There’s an excruciatingly silly parlour game playing out between factions within the Coalition government about the mountain of caveats, exceptions, tricks and clauses that should come with a ‘net zero’ target for Australia, if it takes one to COP26. But it takes next to no time to look at the past six years of emissions data to see if the government has been reducing emissions aligned with a trajectory that treats this target as if it’s real. It has not.

For the six years since Paris, Australia has failed to be on track to meet both its badly insufficient original targets that were set back then, the 26-28%, but more importantly, it has failed to align with the heavy emissions reductions required before 2030 if a net zero by 2050 (the average global year for net zero set out in the Paris agreement, though Australia should really be sooner than this).

Six years of stagnating emissions. Though renewable energy grew during this time, those reductions were more than offset by growing emissions from the transport sector and most significantly, the growing domestic emissions of Australia’s fossil fuel export industries (coal and gas).

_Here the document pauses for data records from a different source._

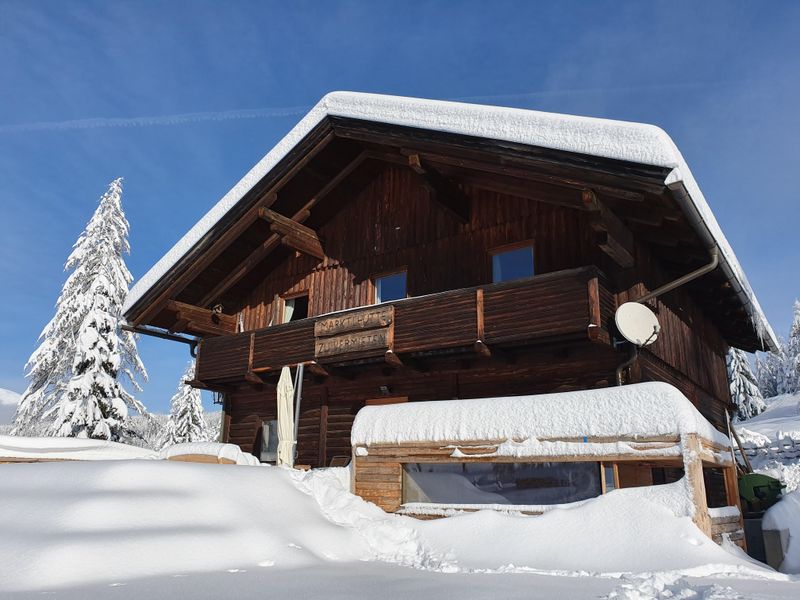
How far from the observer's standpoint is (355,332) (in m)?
12.7

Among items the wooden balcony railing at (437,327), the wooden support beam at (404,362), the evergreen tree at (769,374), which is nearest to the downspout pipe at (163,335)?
the wooden balcony railing at (437,327)

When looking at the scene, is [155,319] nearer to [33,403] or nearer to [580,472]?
[33,403]

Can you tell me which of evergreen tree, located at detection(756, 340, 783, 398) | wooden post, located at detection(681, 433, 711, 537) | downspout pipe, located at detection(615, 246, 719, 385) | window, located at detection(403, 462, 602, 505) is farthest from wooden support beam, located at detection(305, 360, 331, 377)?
evergreen tree, located at detection(756, 340, 783, 398)

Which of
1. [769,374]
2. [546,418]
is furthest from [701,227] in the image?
[769,374]

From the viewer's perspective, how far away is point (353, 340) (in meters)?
12.6

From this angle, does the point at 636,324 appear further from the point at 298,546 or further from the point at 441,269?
the point at 298,546

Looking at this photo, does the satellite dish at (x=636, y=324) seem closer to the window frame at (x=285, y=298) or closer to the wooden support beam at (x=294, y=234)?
the wooden support beam at (x=294, y=234)

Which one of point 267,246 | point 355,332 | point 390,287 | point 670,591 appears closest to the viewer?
point 670,591

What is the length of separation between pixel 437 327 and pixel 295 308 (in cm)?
592

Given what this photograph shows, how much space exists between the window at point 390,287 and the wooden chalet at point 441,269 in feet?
0.18

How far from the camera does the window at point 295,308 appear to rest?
1598 cm

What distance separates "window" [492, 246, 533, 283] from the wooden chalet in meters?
0.03

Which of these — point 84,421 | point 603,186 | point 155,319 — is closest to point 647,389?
point 603,186

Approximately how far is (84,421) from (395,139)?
14348mm
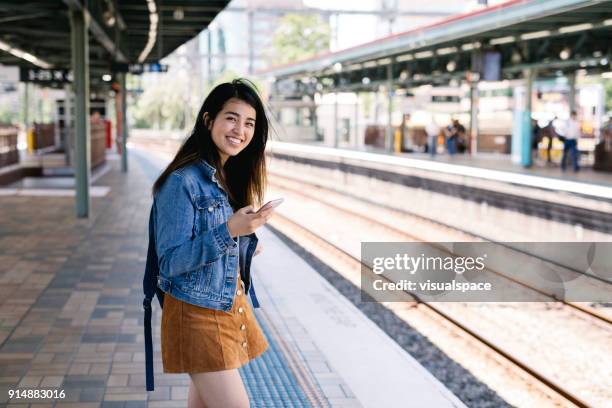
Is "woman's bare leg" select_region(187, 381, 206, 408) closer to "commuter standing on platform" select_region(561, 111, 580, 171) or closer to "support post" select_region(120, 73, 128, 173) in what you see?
"commuter standing on platform" select_region(561, 111, 580, 171)

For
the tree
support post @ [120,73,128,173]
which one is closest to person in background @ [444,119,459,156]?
support post @ [120,73,128,173]

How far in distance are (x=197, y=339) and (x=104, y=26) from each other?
1505cm

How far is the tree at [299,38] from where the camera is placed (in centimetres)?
7031

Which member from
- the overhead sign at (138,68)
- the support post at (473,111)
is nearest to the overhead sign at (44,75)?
the overhead sign at (138,68)

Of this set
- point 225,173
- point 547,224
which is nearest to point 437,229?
point 547,224

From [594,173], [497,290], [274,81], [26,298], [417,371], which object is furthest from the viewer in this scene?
[274,81]

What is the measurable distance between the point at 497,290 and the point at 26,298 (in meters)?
5.02

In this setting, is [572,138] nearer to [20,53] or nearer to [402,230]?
[402,230]

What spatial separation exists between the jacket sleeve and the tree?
224 feet

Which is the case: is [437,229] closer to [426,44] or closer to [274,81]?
[426,44]

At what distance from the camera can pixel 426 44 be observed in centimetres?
2144

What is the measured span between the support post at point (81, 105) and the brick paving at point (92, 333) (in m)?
1.51

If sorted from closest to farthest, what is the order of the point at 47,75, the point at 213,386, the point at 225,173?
the point at 213,386
the point at 225,173
the point at 47,75

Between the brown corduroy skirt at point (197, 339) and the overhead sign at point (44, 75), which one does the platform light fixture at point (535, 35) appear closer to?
the overhead sign at point (44, 75)
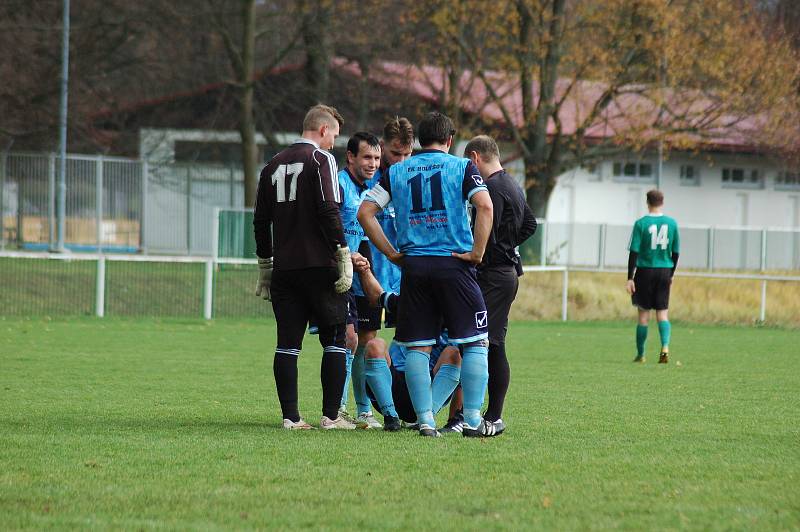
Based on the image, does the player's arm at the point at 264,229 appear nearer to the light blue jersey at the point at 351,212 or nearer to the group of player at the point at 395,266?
the group of player at the point at 395,266

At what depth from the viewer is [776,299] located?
2491cm

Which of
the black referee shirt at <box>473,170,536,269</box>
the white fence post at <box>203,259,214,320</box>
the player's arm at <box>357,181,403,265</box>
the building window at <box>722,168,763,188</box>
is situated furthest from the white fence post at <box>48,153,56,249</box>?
the building window at <box>722,168,763,188</box>

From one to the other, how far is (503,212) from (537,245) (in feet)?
63.2

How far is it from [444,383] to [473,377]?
1.22 ft

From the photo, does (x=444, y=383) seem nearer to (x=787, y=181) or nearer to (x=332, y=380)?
(x=332, y=380)

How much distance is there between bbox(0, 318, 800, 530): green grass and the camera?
509 cm

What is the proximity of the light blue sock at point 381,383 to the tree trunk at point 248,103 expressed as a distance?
2487cm

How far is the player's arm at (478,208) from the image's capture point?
285 inches

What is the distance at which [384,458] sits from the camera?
258 inches

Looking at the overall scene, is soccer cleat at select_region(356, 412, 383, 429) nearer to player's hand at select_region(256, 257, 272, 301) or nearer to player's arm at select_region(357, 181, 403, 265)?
player's hand at select_region(256, 257, 272, 301)

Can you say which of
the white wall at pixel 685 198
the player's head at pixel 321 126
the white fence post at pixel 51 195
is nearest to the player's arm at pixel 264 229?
the player's head at pixel 321 126

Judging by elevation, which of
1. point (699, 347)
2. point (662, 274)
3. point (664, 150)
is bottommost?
point (699, 347)

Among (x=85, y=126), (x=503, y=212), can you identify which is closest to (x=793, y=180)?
(x=85, y=126)

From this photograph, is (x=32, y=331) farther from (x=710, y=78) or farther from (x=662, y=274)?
(x=710, y=78)
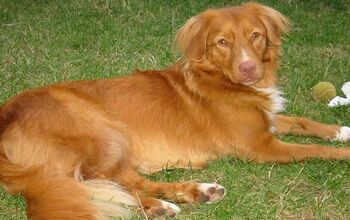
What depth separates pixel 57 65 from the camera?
6.38 m

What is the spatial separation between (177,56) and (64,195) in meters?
3.27

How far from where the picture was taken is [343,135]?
4523 mm

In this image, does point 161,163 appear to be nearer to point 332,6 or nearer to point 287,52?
point 287,52

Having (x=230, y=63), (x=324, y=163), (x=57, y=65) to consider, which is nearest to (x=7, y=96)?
(x=57, y=65)

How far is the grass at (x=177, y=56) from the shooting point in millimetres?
3689

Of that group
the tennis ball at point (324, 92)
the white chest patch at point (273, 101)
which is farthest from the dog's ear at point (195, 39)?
the tennis ball at point (324, 92)

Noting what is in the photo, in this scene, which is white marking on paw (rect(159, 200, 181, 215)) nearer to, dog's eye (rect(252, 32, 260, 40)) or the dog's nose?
the dog's nose

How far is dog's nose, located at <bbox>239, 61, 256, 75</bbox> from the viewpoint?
4.02m

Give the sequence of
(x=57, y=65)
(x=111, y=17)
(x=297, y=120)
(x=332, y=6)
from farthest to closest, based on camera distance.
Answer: (x=332, y=6) → (x=111, y=17) → (x=57, y=65) → (x=297, y=120)

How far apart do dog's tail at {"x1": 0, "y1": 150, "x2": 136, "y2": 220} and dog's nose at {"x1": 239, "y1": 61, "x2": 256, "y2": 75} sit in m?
1.19

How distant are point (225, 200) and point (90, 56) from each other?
11.1 feet

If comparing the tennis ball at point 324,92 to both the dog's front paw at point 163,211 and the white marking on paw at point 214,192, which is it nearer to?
the white marking on paw at point 214,192

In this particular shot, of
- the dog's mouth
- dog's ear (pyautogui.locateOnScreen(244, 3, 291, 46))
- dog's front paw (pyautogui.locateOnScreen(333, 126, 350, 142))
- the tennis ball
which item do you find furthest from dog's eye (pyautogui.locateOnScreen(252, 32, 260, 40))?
the tennis ball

Even the ‘positive’ side of this tug-of-war – renewable energy – is beginning to suffer setbacks. As RenewEconomy’s Giles Parkinson wrote, the famously anti-renewable energy minister Angus Taylor is finally getting his way. A big scheme to funnel cash to coal plants to protect them from the headwinds of climate action is being pushed by the government, and has every chance of succeeding. Dubbed (jokingly but very accurately) ‘coalkeeper’, it’ll ensure that the exit of coal from Australia’s power grids will be badly delayed.

By November, a significant proportion of Australia’s population will be vaccinated, and that means transport emissions will come roaring back to pre-pandemic levels. The government will be dedicating its full effort to expanding the fossil fuel industry. And long after the pandemic fades from memory, the damage caused by the massive quantity of emissions the government is responsible for will continue to cause harm.

That’s a nasty, terrible and shocking legacy to be bringing to COP26. They’ll try and coat it in layers of greenwashing, and to some degree, that marketing exercise will work. But the laws of physics can’t be tricked. Australia’s government has failed – very badly and with terrible consequences – over the years since the Paris climate agreement.

Ketan Joshi is a European-based climate and energy consultant.